[A block of data]
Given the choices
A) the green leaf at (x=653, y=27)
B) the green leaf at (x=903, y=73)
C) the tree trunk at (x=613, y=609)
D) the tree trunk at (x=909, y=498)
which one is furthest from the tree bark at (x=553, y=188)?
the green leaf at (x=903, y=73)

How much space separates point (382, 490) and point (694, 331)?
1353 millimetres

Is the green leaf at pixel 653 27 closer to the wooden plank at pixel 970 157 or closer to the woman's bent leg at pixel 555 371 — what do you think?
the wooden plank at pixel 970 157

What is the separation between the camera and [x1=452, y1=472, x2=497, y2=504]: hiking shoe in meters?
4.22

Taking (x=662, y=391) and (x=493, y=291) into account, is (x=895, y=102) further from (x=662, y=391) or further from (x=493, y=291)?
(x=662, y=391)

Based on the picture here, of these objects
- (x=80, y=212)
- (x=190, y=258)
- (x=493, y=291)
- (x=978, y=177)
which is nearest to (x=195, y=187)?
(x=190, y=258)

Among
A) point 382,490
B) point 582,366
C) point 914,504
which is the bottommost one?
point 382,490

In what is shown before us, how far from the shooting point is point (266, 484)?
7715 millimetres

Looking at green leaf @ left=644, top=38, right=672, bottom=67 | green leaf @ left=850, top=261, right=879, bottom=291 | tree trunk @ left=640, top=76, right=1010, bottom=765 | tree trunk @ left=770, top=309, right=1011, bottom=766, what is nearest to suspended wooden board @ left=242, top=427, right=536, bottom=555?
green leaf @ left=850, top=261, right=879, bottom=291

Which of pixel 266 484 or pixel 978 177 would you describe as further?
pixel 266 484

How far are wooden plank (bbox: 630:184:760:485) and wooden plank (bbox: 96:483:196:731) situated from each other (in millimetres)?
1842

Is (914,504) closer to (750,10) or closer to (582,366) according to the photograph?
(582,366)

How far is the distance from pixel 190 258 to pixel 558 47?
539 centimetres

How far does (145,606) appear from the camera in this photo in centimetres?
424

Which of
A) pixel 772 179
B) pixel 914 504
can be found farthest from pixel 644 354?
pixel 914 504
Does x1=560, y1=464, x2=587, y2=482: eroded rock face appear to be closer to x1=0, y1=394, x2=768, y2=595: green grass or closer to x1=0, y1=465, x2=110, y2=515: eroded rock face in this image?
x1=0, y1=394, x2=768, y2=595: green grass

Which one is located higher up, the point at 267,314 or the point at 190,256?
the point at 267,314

→ **The task**: Rewrite all the rows above, swapping every "tree trunk" for "tree stem". Leave everything else unchanged.

→ **Exercise result**:
Given the choices
A) the green leaf at (x=653, y=27)
B) the green leaf at (x=903, y=73)
C) the tree stem at (x=613, y=609)
D) the tree stem at (x=909, y=498)
which one is furthest from the tree bark at (x=553, y=188)?
the green leaf at (x=903, y=73)

How much space separates point (382, 490) and point (694, 331)?
1353 millimetres

Is the green leaf at pixel 653 27 closer to the wooden plank at pixel 970 157 or closer to the woman's bent leg at pixel 555 371 — what do you think?
the wooden plank at pixel 970 157

What is the separation between the camera and [x1=452, y1=472, x2=497, y2=504]: hiking shoe in meters?
4.22

Taking (x=662, y=391) and (x=493, y=291) into account, is (x=895, y=102) further from (x=662, y=391) or further from (x=493, y=291)?
(x=662, y=391)

Based on the picture here, of these objects
- (x=80, y=212)
- (x=190, y=258)
- (x=493, y=291)
- (x=978, y=177)
which is nearest to (x=195, y=187)?
(x=190, y=258)

Among
A) point 382,490
B) point 582,366
C) point 914,504
which is the bottommost one?
point 382,490

In what is shown before us, how far from the shooting point is point (266, 484)?
7715 millimetres

Looking at green leaf @ left=644, top=38, right=672, bottom=67 | green leaf @ left=850, top=261, right=879, bottom=291 | tree stem @ left=640, top=76, right=1010, bottom=765 | tree stem @ left=770, top=309, right=1011, bottom=766, what is nearest to suspended wooden board @ left=242, top=427, right=536, bottom=555?
green leaf @ left=850, top=261, right=879, bottom=291

Which of pixel 266 484 or pixel 978 177 would you describe as further?
pixel 266 484

How far are wooden plank (bbox: 630:184:760:485) and wooden plank (bbox: 96:483:196:731) situated from each other (in millimetres)?
1842

Is (914,504) closer to (750,10) or closer to (582,366) according to the photograph?
(582,366)

How far is the distance from pixel 190 258 to pixel 558 47?
539 centimetres

How far does (145,606) appear from the camera in this photo in centimetres?
424

Which of
A) pixel 772 179
B) pixel 914 504
can be found farthest from pixel 644 354?
pixel 914 504
Does x1=560, y1=464, x2=587, y2=482: eroded rock face appear to be closer to x1=0, y1=394, x2=768, y2=595: green grass or closer to x1=0, y1=465, x2=110, y2=515: eroded rock face in this image?
x1=0, y1=394, x2=768, y2=595: green grass

Which one is located higher up, the point at 267,314 or the point at 190,256?
the point at 267,314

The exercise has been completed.